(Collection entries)
__________________________________________________
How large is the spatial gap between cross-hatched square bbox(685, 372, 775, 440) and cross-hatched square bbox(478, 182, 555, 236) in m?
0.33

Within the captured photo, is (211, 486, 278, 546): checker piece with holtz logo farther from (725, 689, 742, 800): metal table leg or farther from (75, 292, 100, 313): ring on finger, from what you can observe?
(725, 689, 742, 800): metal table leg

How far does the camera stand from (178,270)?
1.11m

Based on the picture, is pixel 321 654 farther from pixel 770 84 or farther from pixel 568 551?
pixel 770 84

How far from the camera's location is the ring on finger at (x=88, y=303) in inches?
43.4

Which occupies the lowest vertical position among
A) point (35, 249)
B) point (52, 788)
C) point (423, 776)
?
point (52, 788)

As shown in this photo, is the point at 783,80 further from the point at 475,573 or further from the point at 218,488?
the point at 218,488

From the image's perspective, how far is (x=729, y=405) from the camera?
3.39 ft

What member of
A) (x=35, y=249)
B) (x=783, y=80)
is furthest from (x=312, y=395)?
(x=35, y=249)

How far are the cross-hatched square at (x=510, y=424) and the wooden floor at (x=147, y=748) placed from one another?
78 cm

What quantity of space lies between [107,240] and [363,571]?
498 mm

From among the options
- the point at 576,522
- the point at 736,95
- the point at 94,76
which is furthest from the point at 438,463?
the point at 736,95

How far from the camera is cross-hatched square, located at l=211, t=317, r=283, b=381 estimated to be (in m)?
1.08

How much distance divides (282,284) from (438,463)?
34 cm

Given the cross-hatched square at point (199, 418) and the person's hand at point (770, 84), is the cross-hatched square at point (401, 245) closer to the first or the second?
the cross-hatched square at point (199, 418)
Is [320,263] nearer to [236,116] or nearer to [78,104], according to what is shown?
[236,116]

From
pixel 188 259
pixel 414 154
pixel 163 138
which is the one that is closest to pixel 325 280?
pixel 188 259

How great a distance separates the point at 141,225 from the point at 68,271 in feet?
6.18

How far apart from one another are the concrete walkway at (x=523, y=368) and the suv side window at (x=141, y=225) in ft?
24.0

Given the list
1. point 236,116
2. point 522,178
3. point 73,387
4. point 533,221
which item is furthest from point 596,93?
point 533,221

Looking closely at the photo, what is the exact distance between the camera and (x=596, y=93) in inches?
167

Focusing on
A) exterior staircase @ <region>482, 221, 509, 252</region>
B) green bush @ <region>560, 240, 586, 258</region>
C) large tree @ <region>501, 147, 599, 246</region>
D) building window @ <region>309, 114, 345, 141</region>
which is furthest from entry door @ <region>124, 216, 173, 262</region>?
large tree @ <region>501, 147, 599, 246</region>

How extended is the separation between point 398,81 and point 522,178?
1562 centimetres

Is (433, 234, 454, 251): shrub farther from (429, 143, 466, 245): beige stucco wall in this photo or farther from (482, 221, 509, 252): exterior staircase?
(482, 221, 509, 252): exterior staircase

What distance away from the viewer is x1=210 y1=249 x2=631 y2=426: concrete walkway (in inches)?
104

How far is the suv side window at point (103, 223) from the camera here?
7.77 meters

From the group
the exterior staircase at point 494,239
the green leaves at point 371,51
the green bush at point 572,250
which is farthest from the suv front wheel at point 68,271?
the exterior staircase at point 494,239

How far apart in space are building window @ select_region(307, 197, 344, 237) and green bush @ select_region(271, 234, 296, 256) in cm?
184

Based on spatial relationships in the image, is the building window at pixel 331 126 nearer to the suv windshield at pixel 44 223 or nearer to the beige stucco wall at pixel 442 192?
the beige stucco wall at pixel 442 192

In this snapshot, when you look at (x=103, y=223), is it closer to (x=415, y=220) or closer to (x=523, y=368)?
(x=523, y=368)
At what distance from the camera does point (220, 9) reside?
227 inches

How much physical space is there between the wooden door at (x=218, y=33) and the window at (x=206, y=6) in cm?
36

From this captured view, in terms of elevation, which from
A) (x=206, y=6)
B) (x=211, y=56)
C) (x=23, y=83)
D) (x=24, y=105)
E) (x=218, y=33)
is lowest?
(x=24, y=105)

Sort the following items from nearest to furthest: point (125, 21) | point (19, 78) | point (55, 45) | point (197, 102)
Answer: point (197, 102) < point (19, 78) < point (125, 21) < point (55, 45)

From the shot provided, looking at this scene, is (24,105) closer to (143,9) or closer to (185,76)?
__________________________________________________
What is needed ->
Quote each line of the data above exactly as written.

Output below ->
How large is the spatial gap between cross-hatched square bbox(685, 372, 775, 440) and cross-hatched square bbox(478, 182, 555, 236) in m?
0.33

Within the captured photo, is (211, 486, 278, 546): checker piece with holtz logo farther from (725, 689, 742, 800): metal table leg or farther from (75, 292, 100, 313): ring on finger, from what you can observe?
(725, 689, 742, 800): metal table leg

How far does the camera stand from (178,270)?
1.11m

Based on the picture, is pixel 321 654 farther from pixel 770 84 or farther from pixel 568 551?
pixel 770 84

How far from the camera's location is the ring on finger at (x=88, y=303) in inches?
43.4

Which occupies the lowest vertical position among
A) point (35, 249)
B) point (52, 788)
C) point (423, 776)
?
point (52, 788)

As shown in this photo, is the point at 783,80 further from the point at 475,573 or further from the point at 218,488?
the point at 218,488

From the image's perspective, how far is (x=729, y=405) from the camera?
3.39 ft

What member of
A) (x=35, y=249)
B) (x=783, y=80)
is furthest from (x=312, y=395)?
(x=35, y=249)

How far are the cross-hatched square at (x=510, y=424) and the wooden floor at (x=147, y=748) placed from one another?
78 cm

What quantity of space lies between [107,240] and [363,571]?
498 mm

From among the options
- the point at 576,522
- the point at 736,95
- the point at 94,76
which is furthest from the point at 438,463?
the point at 736,95

How far from the camera is cross-hatched square, located at l=211, t=317, r=283, b=381 estimated to be (in m)?
1.08

How much distance divides (282,284) from (438,463)?
34 cm

Given the cross-hatched square at point (199, 418) and the person's hand at point (770, 84), is the cross-hatched square at point (401, 245) closer to the first or the second?
the cross-hatched square at point (199, 418)
Is [320,263] nearer to [236,116] or nearer to [78,104], according to what is shown?
[236,116]

From
pixel 188 259
pixel 414 154
pixel 163 138
which is the one that is closest to pixel 325 280?
pixel 188 259

How great a distance separates the point at 141,225 from the point at 68,271 in feet?
6.18

How far apart from one another are the concrete walkway at (x=523, y=368) and the suv side window at (x=141, y=225) in ft?
24.0

Given the list
1. point 236,116
2. point 522,178
3. point 73,387
4. point 533,221
which item is furthest from point 596,93?
point 533,221

Looking closely at the photo, what is the exact distance between the camera and (x=596, y=93) in inches?
167

Focusing on
A) exterior staircase @ <region>482, 221, 509, 252</region>
B) green bush @ <region>560, 240, 586, 258</region>
C) large tree @ <region>501, 147, 599, 246</region>
D) building window @ <region>309, 114, 345, 141</region>
which is furthest from entry door @ <region>124, 216, 173, 262</region>?
large tree @ <region>501, 147, 599, 246</region>

How extended is the separation between point 398,81 and point 522,178?
1562 centimetres

Is (433, 234, 454, 251): shrub farther from (429, 143, 466, 245): beige stucco wall in this photo or farther from (482, 221, 509, 252): exterior staircase?
(482, 221, 509, 252): exterior staircase

What distance away from the viewer is x1=210 y1=249 x2=631 y2=426: concrete walkway (in inches)?
104

How far is the suv side window at point (103, 223) from the camera here?
7.77 meters

From the group
the exterior staircase at point 494,239
the green leaves at point 371,51
the green bush at point 572,250
which is farthest from the suv front wheel at point 68,271?
the exterior staircase at point 494,239

How far apart in space are building window @ select_region(307, 197, 344, 237) and green bush @ select_region(271, 234, 296, 256) in cm?
184

Based on spatial relationships in the image, is the building window at pixel 331 126 nearer to the suv windshield at pixel 44 223 or nearer to the beige stucco wall at pixel 442 192?
the beige stucco wall at pixel 442 192

In this snapshot, when you look at (x=103, y=223), is it closer to (x=415, y=220) or closer to (x=523, y=368)?
(x=523, y=368)
At what distance from the camera does point (220, 9) reside?
227 inches

How much physical space is there between the wooden door at (x=218, y=33) and the window at (x=206, y=6) in cm?
36

From this captured view, in terms of elevation, which from
A) (x=206, y=6)
B) (x=211, y=56)
C) (x=23, y=83)
D) (x=24, y=105)
E) (x=218, y=33)
is lowest?
(x=24, y=105)

Sort the following items from nearest to furthest: point (125, 21) | point (19, 78) | point (55, 45) | point (197, 102)
Answer: point (197, 102) < point (19, 78) < point (125, 21) < point (55, 45)

From the shot provided, looking at this scene, is (24,105) closer to (143,9) or closer to (185,76)?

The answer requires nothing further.